LZW Coding – Mengfan Shi – Undergrad Tutorial Journal

Introduction

LZW (Lempel-Ziv-Welch) coding is a dictionary-based compression technique, meaning it compresses data by replacing sequences of characters with shorter codes based on a dynamically generated dictionary. It is widely used in lossless compression and is especially popular with efficiency and simplicity.

History

The name LZW comes from the initials of the three creators of the algorithm: Abraham Lempel, Jacob Ziv and Terry Welch. Lempel and Ziv were the original creators of the Lempel-Ziv algorithms, first introduced in the late 1970s. These algorithms laid the foundation for many dictionary-based compression techniques. Terry Welch built upon their work and modified the Lempel-Ziv algorithm in 1984, resulting in the LZW variant that became widely used in data compression.

Concept

The algorithm starts with a dictionary of individual characters, each assigned a fixed-length codeword. As the input is read, longer characters are identified and added to the dictionary, allowing the algorithm to replace these sequences with shorter codewords. This process continues, enabling data compression by substituting variable-length strings with fixed-length codes. The dictionary is built and used during both encoding and decoding, allowing for efficient and reversible data compression.

Compression Algorithm

Example of LZW Coding

Here is an example to explain the LZW compression algorithm process. Assume the input that we need to encode is ‘BBAABABAB’. Our goal is to encode the entire input to the corresponding output using the dictionary. We will read the input character by character as highlighted. The explanation of the algorithm will proceed line by line as highlighted, repeatedly, until the entire input is processed.

We will track the values of each variable in the ‘Variables’ frame, update the dictionary with each new pattern of character or string in the ‘Dictionary’ frame, and display the resulting encoded output in the ‘Output’ frame.

We begin by initializing a dictionary for our encoding process with the initial entries: the character ‘A’ is assigned the code 0, and the character ‘B’ is assigned the code 1. This dictionary is the foundation for building more complex codes as the input is processed.

Next, the first line of the algorithm reads the input’s first character ‘B’, then the character ‘B’ is assigned to the variable ‘s’. Update the value of the variable s in the ‘Variables’ frame.

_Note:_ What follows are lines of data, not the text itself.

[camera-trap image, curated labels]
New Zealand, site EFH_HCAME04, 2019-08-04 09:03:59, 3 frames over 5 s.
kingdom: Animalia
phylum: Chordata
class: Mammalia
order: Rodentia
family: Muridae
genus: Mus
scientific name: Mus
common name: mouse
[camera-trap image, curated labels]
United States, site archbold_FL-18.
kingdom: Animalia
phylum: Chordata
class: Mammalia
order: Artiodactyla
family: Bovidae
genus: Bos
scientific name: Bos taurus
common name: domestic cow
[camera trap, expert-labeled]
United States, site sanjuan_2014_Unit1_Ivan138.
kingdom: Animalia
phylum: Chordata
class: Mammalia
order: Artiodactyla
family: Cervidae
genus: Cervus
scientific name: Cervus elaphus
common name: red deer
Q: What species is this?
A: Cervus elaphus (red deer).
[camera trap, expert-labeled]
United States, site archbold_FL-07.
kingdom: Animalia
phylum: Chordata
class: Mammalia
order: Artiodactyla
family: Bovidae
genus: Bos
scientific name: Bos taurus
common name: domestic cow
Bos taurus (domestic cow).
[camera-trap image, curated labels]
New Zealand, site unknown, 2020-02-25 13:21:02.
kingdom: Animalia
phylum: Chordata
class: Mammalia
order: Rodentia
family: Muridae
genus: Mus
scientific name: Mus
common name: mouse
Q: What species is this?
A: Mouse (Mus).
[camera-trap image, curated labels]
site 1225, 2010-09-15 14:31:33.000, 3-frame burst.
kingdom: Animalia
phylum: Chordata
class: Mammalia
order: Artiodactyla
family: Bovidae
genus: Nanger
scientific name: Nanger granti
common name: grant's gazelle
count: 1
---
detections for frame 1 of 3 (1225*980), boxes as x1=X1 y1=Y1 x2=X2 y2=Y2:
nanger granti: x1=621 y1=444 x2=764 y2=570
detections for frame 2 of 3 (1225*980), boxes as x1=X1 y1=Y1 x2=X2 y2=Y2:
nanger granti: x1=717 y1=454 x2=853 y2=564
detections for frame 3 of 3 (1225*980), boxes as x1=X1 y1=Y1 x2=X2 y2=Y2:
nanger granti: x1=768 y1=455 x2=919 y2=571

Then we get into the while loop. The next input character ‘B’ (the second character in the input) is assigned to the variable ‘c’. Update the value of variable c in the ‘Variables’ frame.

Now we need to check if s + c, ‘BB’, is already in the dictionary, so we go to the ‘Dictionary’ frame and find it just has ‘A’ and ‘B’ initially. Therefore, ‘BB’ is not in the dictionary, the algorithm will jump to the else statements.

First, output the code for s, which is ‘B’. We check the dictionary and find the code of ‘B’ is ‘1’. Therefore, output ‘1’ to the ‘Output’ frame.

Secondly, we find a new pattern, ‘BB’, not in the dictionary, so we add this new pattern ‘BB’ to the ‘Dictionary’ frame with the new code ‘2’.

Thirdly, update the variable value of s. Assign the variable s to the value of c, which is ‘B’. Update the value of the variable s in the ‘Variables’ frame.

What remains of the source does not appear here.